● **Task brief**:
Where the string "deer" appears in a line of the material below, copy that line.
[Opening The records section]
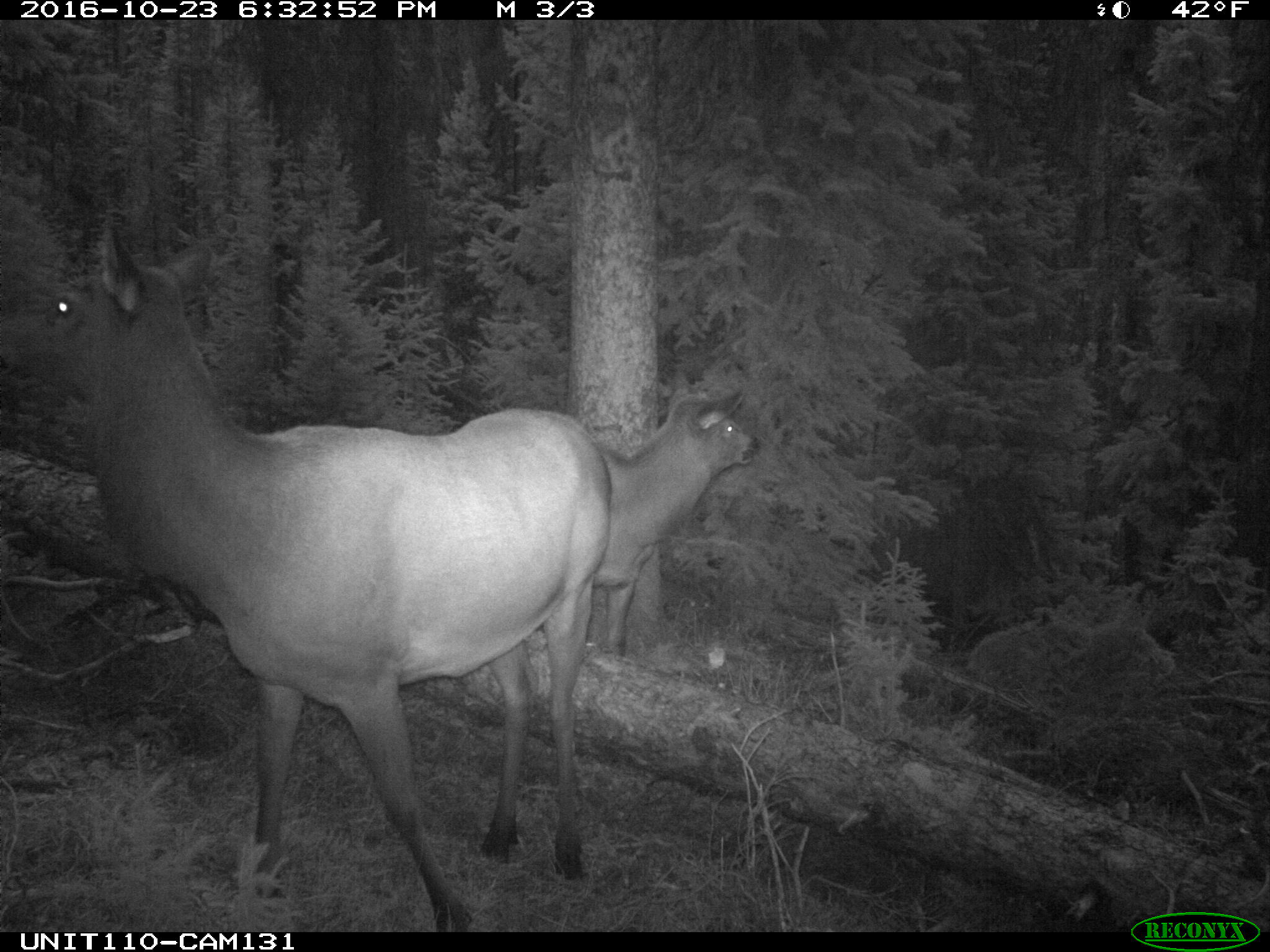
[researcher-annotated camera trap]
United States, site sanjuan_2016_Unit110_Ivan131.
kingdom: Animalia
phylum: Chordata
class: Mammalia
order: Artiodactyla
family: Cervidae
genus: Cervus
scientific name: Cervus elaphus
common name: red deer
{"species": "Cervus elaphus (red deer)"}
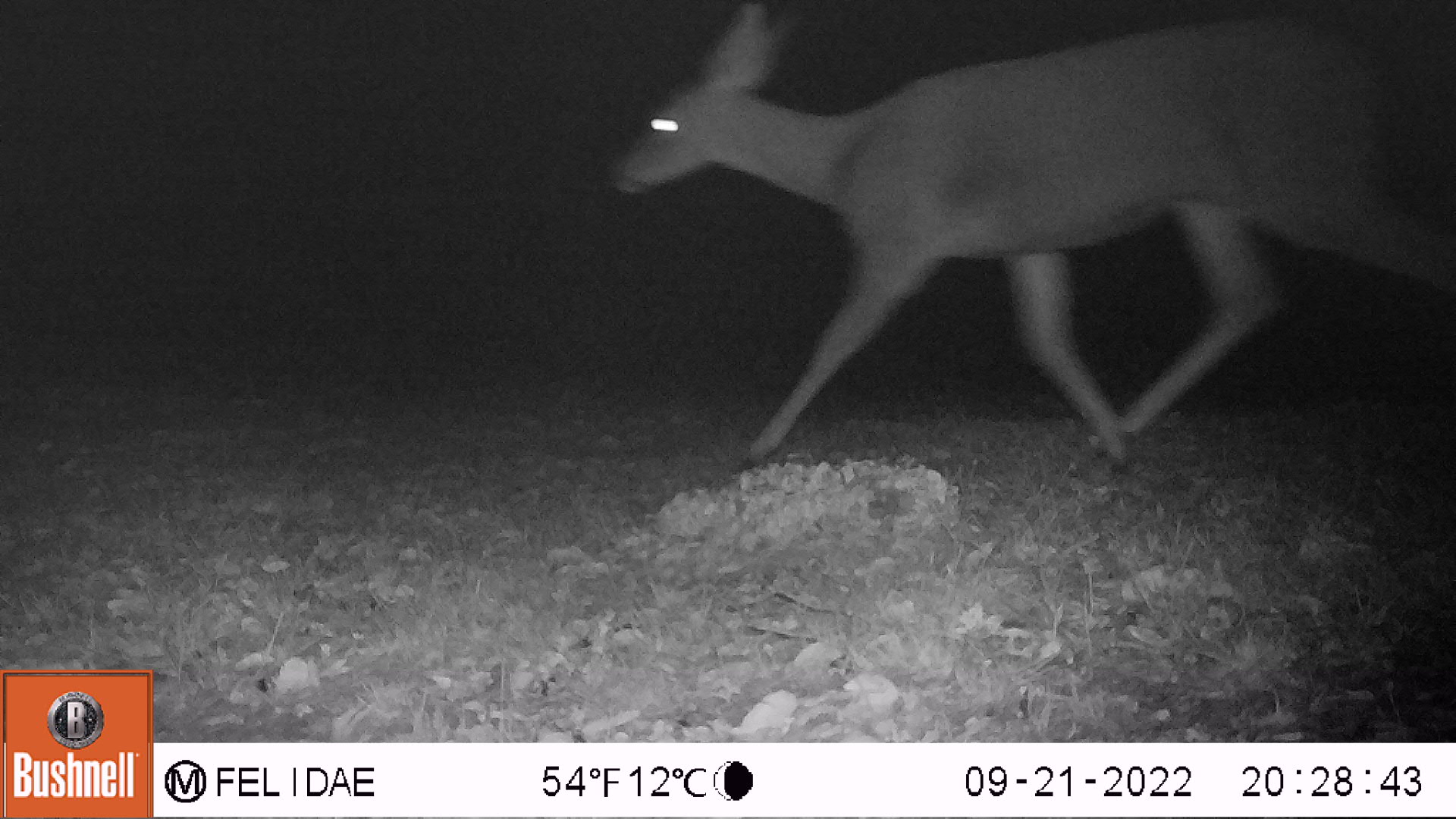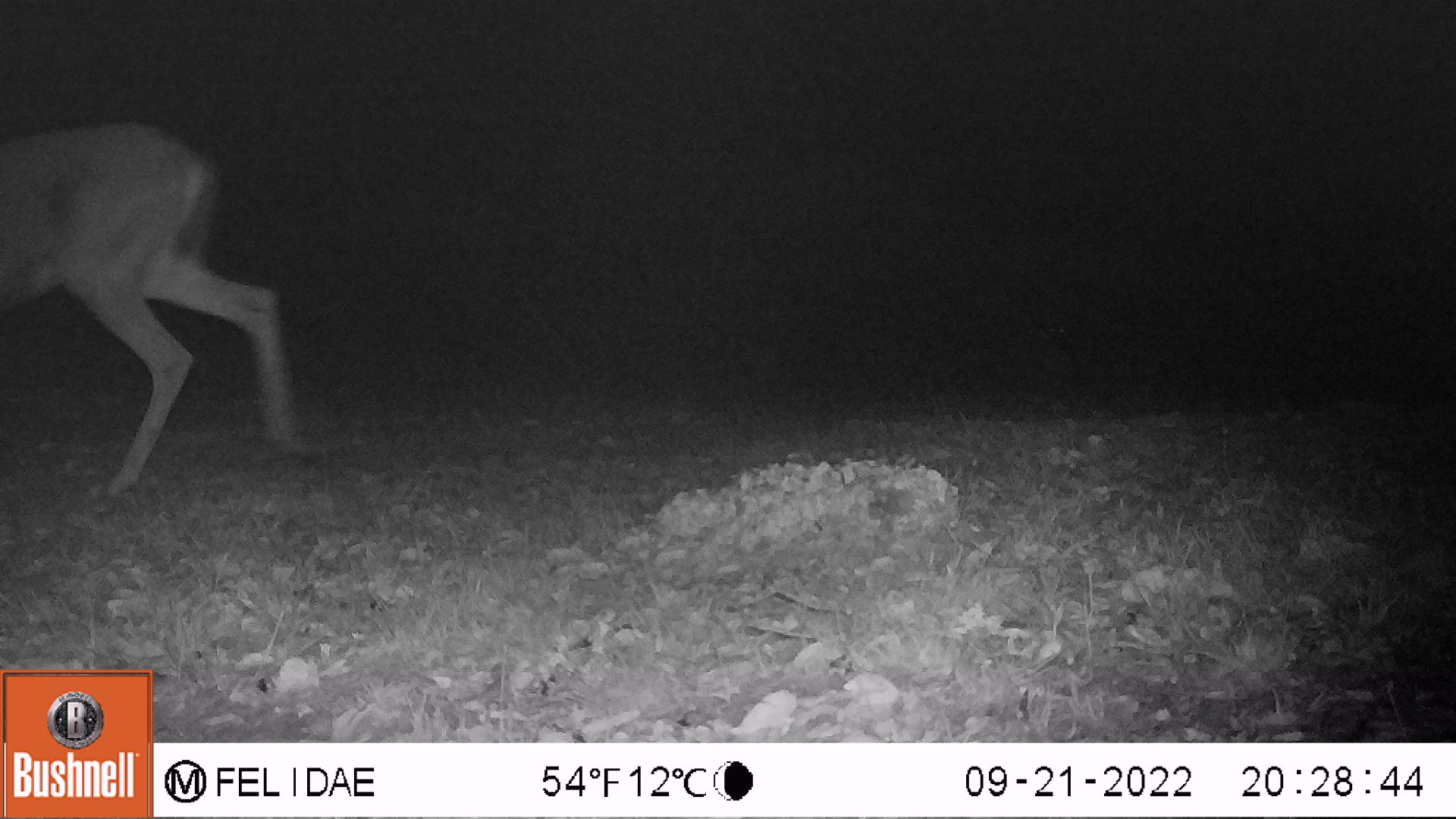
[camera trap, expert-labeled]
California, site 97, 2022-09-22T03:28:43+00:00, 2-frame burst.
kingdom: Animalia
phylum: Chordata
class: Mammalia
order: Artiodactyla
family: Cervidae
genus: Odocoileus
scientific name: Odocoileus hemionus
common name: mule deer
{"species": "mule deer (Odocoileus hemionus)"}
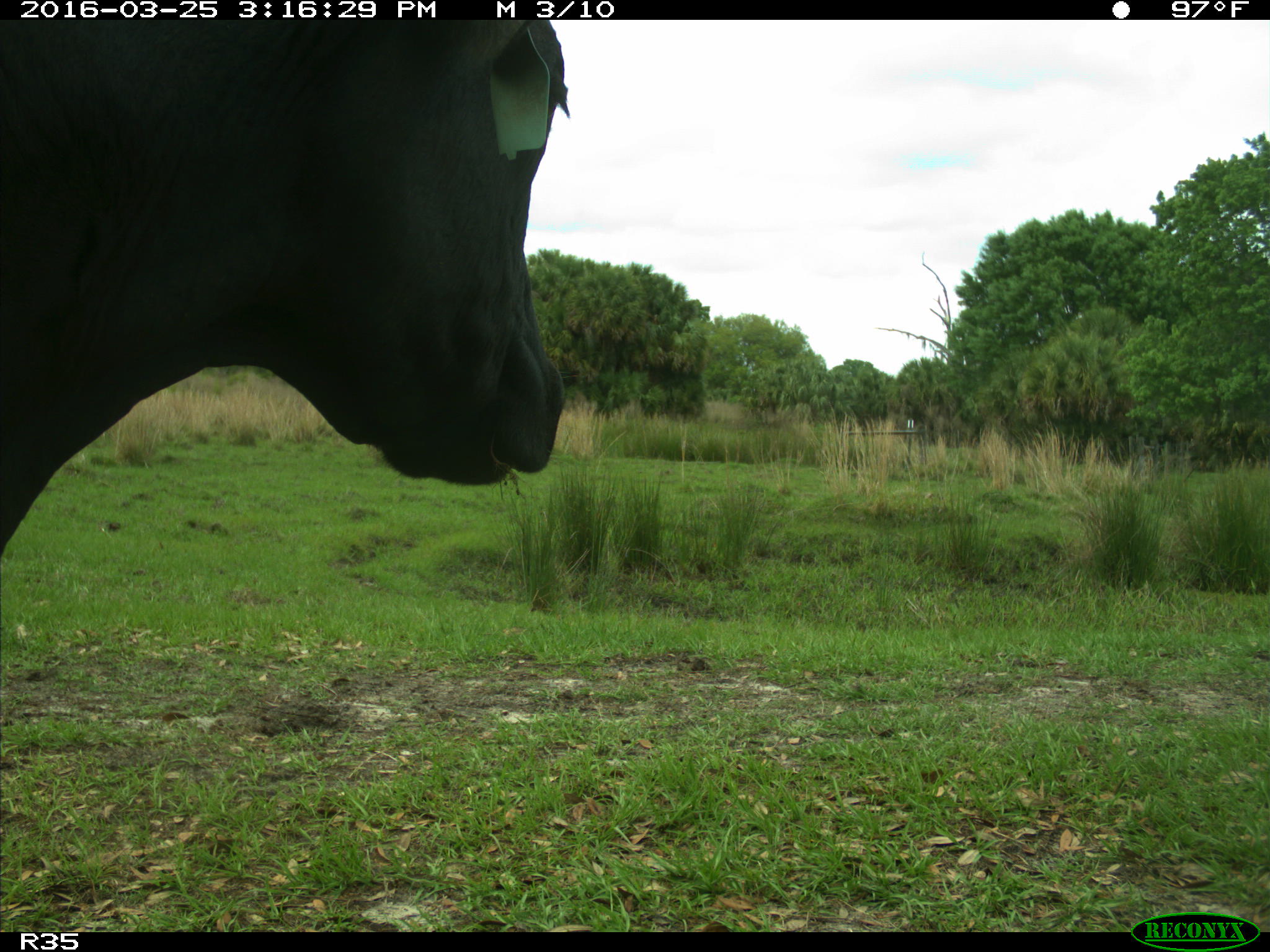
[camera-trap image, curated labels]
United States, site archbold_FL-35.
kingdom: Animalia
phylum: Chordata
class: Mammalia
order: Artiodactyla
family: Bovidae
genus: Bos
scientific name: Bos taurus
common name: domestic cow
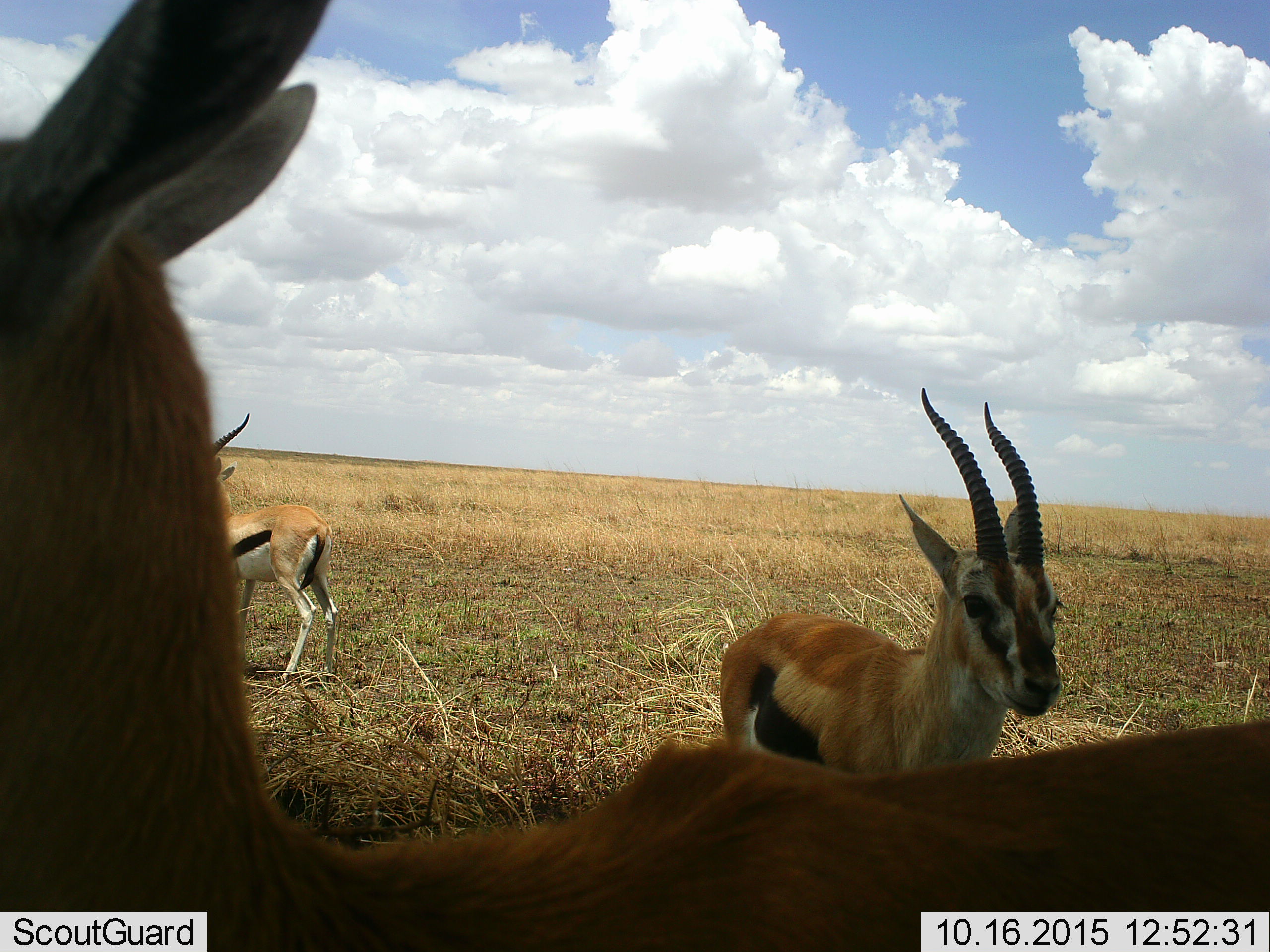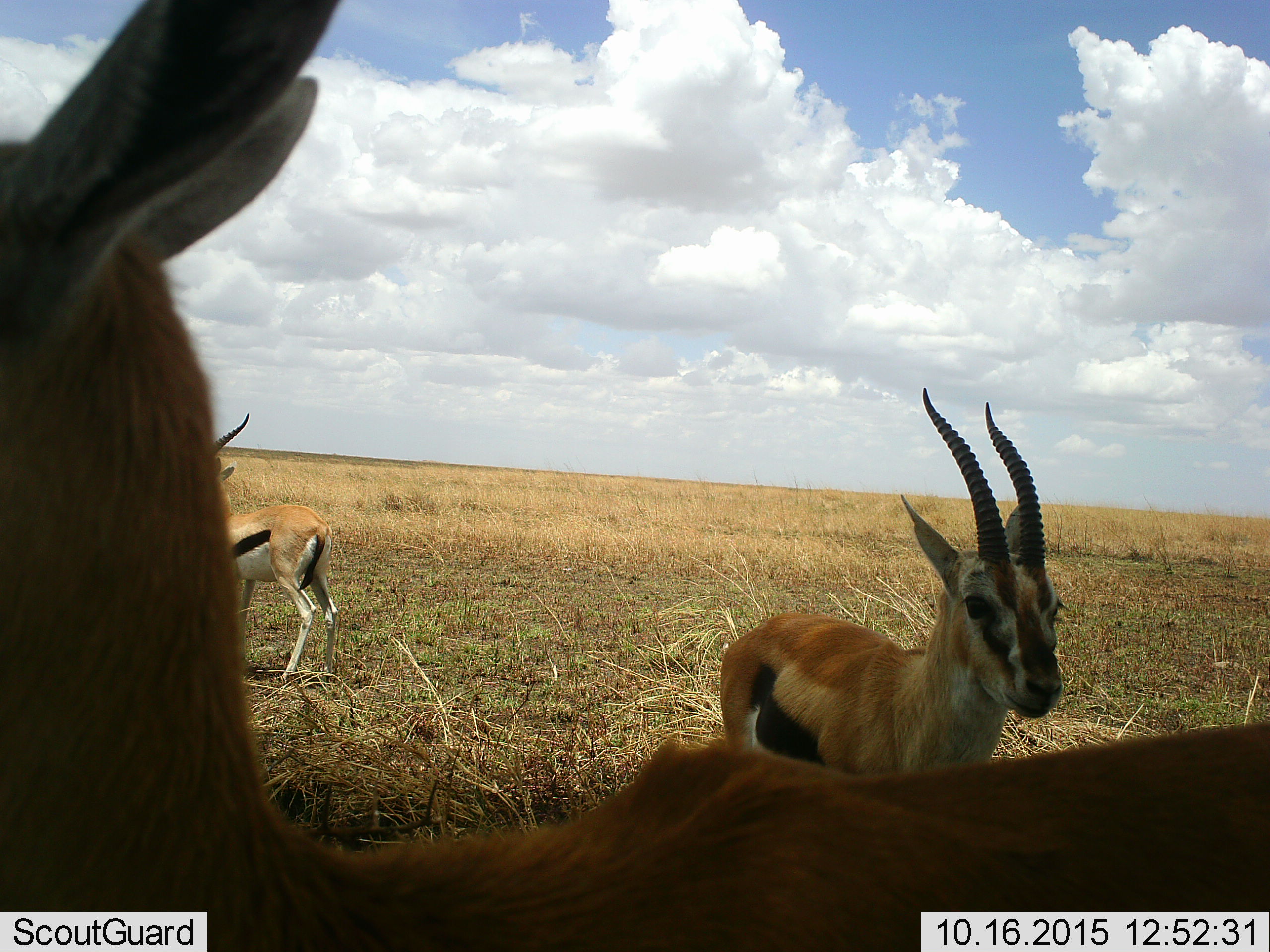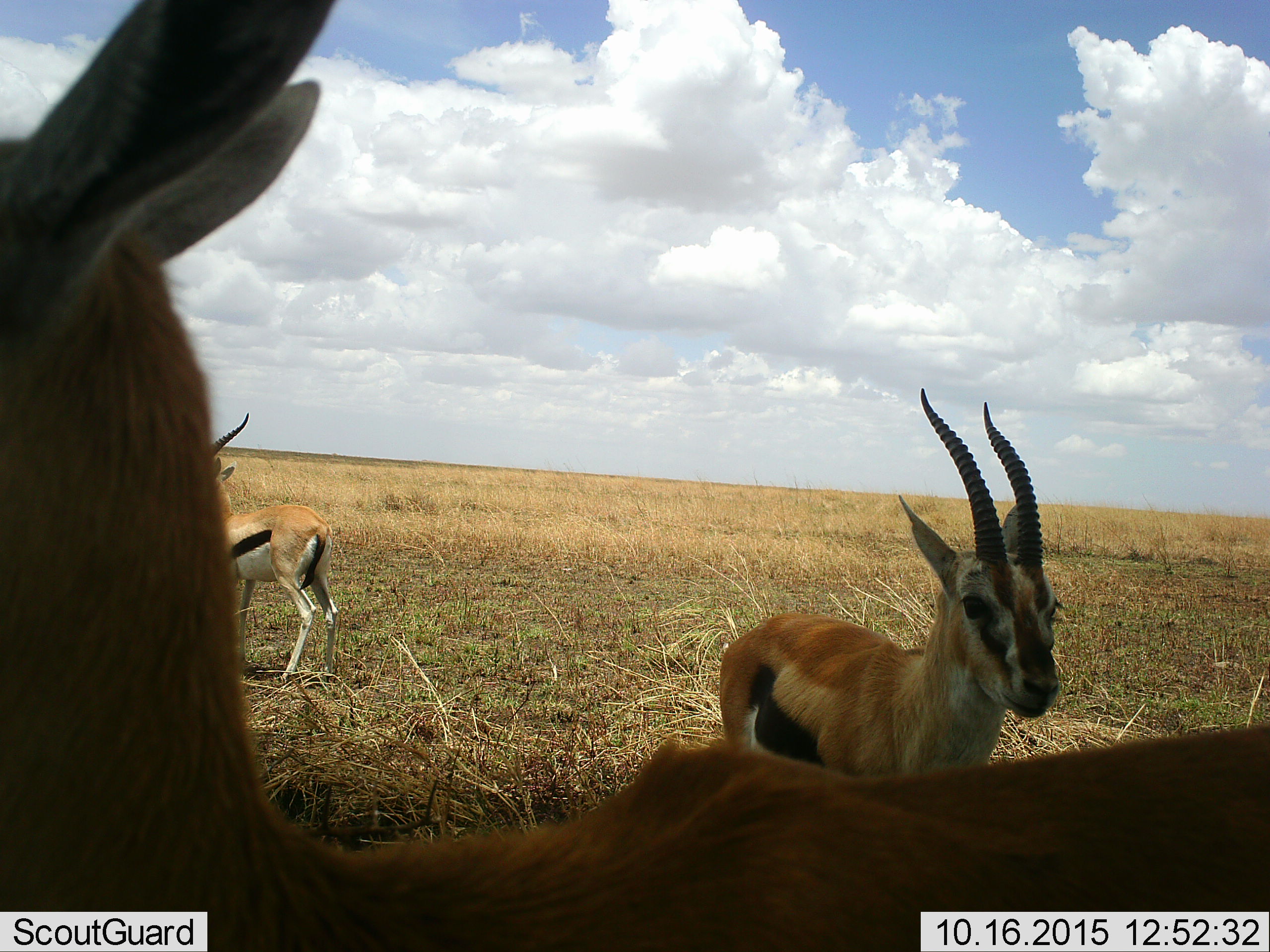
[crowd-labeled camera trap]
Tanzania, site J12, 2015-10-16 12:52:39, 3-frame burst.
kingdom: Animalia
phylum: Chordata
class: Mammalia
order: Artiodactyla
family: Bovidae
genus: Eudorcas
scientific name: Eudorcas thomsonii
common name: thomson's gazelle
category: gazellethomsons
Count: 3.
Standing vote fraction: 100%.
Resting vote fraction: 0%.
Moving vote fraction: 0%.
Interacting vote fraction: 0%.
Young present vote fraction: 0%.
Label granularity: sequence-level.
[Closing The records section]
● **Solution below**:
common name: red deer
{"species": "Cervus elaphus (red deer)"}
common name: mule deer
{"species": "mule deer (Odocoileus hemionus)"}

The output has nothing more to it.